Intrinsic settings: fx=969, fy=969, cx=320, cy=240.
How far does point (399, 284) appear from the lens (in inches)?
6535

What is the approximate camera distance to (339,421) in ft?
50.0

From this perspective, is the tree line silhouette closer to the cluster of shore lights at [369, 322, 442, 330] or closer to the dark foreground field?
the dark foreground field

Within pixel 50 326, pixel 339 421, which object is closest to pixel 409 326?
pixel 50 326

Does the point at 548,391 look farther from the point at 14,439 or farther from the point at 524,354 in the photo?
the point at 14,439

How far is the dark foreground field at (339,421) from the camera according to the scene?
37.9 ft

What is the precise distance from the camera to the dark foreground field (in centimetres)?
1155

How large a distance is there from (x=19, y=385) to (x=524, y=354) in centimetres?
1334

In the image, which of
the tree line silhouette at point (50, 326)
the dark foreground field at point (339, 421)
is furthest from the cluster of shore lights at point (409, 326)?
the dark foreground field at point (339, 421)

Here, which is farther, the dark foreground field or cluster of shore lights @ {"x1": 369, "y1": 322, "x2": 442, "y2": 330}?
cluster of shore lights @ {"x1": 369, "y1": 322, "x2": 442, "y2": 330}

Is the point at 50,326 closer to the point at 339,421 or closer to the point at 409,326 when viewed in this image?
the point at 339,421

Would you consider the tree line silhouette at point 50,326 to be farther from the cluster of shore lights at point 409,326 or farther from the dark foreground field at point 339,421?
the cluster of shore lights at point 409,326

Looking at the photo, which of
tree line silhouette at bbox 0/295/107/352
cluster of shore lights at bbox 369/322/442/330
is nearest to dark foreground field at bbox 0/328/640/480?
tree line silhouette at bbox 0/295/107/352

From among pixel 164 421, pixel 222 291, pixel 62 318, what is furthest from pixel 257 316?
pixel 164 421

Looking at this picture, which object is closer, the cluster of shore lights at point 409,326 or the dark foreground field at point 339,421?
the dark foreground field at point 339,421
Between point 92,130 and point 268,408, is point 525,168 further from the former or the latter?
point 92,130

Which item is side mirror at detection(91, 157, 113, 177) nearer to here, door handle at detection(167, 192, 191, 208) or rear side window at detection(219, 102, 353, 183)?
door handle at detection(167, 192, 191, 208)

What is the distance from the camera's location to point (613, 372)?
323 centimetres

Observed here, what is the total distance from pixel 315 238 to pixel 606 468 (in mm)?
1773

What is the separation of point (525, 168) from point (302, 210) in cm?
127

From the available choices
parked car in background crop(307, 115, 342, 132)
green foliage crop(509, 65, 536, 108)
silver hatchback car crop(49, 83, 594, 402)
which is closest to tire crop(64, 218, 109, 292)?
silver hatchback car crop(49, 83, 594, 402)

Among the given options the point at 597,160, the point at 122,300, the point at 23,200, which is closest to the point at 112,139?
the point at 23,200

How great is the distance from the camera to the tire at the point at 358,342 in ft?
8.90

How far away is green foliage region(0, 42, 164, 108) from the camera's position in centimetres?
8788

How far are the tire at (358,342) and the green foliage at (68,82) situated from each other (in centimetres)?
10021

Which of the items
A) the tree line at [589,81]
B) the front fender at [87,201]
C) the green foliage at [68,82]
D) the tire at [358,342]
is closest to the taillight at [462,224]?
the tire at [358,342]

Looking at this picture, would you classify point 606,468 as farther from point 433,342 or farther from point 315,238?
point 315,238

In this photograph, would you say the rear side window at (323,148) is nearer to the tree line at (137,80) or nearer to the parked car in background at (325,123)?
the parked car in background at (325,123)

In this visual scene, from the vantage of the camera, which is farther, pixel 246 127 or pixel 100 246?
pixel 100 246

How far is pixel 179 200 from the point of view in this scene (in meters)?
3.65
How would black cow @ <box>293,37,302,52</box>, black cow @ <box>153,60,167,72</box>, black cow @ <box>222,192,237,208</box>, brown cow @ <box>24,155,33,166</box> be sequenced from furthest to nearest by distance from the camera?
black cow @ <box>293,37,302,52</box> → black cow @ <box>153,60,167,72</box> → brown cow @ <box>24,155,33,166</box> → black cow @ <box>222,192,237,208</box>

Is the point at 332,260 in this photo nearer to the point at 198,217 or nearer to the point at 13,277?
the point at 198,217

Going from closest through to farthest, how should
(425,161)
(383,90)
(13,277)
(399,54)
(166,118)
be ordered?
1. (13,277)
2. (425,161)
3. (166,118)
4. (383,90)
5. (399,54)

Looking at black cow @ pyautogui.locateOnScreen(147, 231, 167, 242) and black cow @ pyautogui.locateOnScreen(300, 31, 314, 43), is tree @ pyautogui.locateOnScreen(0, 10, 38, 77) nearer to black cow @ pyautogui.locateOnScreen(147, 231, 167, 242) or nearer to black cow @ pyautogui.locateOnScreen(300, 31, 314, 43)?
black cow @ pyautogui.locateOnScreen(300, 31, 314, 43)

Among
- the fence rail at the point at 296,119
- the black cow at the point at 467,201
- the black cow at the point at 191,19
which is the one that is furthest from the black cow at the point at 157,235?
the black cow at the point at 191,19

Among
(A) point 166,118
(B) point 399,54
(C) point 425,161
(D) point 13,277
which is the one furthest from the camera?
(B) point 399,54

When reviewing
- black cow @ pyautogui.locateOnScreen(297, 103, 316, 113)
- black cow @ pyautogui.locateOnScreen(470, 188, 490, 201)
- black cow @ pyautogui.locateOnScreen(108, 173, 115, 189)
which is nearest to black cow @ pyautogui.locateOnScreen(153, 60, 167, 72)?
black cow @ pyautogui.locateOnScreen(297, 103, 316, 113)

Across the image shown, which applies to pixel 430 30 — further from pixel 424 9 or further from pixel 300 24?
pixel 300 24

**Problem to work on**. Quote the lines verbatim, everything from the line containing "In this photograph, would" down to the line containing "black cow @ <box>293,37,302,52</box> →", both included.

**Written solution**.
In this photograph, would you say the rear side window at (323,148) is nearer to the tree line at (137,80) or nearer to the parked car in background at (325,123)?
the parked car in background at (325,123)

In this visual scene, from the vantage of the camera, which is farther, pixel 246 127 or pixel 100 246?
pixel 100 246

How far is pixel 179 200 from the point of view in this scene (in meters)?
3.65
How would black cow @ <box>293,37,302,52</box>, black cow @ <box>153,60,167,72</box>, black cow @ <box>222,192,237,208</box>, brown cow @ <box>24,155,33,166</box> be sequenced from furthest to nearest by distance from the camera?
black cow @ <box>293,37,302,52</box> → black cow @ <box>153,60,167,72</box> → brown cow @ <box>24,155,33,166</box> → black cow @ <box>222,192,237,208</box>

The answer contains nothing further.